SOAL TUGAS
Jawablah pertanyaan berikut berdasarkan teks tentang usaha dimsum di bawah.
(a) Berapa outlet yang kini dimiliki usaha dimsum Ella?
(b) Apa yang ditekankan Ganjar Pranowo untuk menarik pembeli?
(c) Dalam bahasa apa kemasan perlu disiapkan jika produk hendak diekspor?

KUTIPAN TERSEDIA
▼▼▼

Mulanya salah satu pengusaha bernama Ella bercerita mengenai usaha dimsum yang dirintisnya. Dia ingin semakin melebarkan sayap usahanya namun masih belum stabil, karena itulah dia meminta saran kepada Ganjar.
“Produk saya dimsum, Alhamdulillah kami produksi sendiri yang tadinya cuma satu orang outlet kita ada 6. Mungkin karena pemasaran kita agak harus belajar ya,” kata Ella.
Ella berujar sekarang ini dirinya baru bisa memprodukis 2.000 dimsum perjarinya. Ia pun berharap ada sebuah masukan ataupun bantu dari seorang Ganjar agar usahanya bisa semakin berkembang.
“Mungkin karena pemasaran kita agak harus belajar ya,” tutunya.
Merespon keluhan yang didapatkan dari Ella, Ganjar Pranowo menekankan perlu pengemasan produk dalam rangka menarik pembeli.
“Produknya dapet, kemasan expired ada dijalankan. Kalau ini mau export siapkan dengan bahasa Inggris, kalau mau lokal enggak apa-apa,” ungkap dia.
“Maka packaging itu berpengaruh dan desain berpengaruh, maka nantinya akan naik kelas,” imbuh Ganjar.

▲▲▲

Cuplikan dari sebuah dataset
▼▼▼

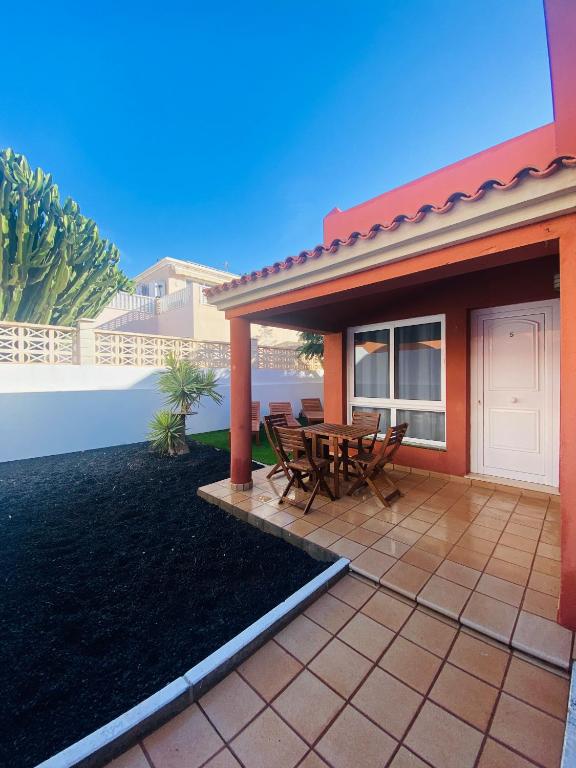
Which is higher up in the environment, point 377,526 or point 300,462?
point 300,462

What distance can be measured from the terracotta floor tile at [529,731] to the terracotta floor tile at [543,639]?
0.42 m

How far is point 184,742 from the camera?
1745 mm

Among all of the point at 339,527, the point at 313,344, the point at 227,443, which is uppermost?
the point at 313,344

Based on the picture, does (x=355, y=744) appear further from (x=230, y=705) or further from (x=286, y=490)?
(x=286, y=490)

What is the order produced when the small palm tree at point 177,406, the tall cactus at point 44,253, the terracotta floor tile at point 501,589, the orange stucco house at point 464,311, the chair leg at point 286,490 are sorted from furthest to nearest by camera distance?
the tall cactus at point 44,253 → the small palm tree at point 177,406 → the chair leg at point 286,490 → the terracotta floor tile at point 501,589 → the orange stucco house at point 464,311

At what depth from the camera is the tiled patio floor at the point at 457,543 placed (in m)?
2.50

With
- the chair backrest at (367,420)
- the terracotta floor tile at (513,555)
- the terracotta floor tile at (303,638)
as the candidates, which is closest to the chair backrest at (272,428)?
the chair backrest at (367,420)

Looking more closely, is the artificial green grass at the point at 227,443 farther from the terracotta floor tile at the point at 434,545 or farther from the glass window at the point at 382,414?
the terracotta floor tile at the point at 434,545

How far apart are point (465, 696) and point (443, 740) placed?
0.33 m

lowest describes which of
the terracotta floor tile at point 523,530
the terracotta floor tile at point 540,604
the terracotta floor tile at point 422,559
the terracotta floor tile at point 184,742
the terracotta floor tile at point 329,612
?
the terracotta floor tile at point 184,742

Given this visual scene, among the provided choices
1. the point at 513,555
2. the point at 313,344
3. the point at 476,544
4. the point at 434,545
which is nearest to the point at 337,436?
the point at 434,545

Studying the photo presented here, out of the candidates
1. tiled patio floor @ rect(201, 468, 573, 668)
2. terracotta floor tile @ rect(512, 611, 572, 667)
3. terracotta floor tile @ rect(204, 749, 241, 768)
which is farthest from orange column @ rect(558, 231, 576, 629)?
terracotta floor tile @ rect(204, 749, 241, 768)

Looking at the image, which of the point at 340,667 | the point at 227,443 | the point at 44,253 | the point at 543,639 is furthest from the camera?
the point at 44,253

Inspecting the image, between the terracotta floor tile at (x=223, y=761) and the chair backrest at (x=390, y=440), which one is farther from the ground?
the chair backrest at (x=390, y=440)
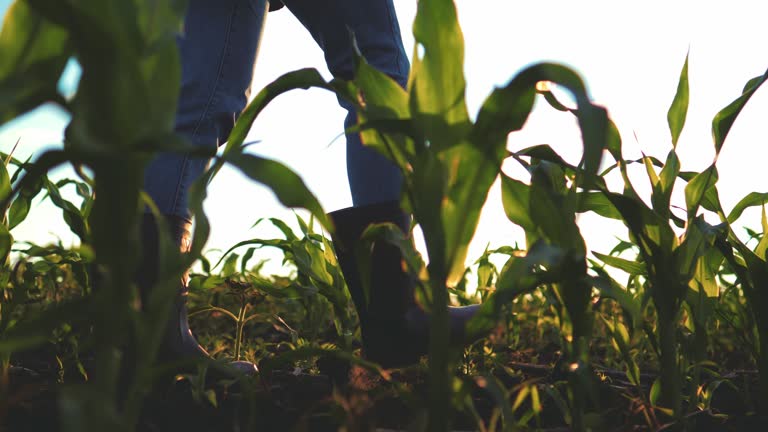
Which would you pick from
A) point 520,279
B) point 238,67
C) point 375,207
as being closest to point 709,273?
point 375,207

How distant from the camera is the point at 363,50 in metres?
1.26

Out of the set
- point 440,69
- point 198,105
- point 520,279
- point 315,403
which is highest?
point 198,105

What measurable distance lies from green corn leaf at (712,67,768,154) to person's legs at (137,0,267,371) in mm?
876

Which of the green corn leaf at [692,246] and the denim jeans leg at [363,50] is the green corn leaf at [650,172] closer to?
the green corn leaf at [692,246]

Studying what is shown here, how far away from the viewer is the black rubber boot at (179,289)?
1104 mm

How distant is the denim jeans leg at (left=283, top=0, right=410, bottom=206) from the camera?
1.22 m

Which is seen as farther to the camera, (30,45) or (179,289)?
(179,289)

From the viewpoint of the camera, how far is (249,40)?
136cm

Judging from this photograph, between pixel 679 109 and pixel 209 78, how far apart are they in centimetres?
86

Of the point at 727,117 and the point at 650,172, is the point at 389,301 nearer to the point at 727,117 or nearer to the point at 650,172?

▲▲▲

HASIL
(a) 6 outlet.
(b) Pengemasan produk.
(c) Bahasa Inggris.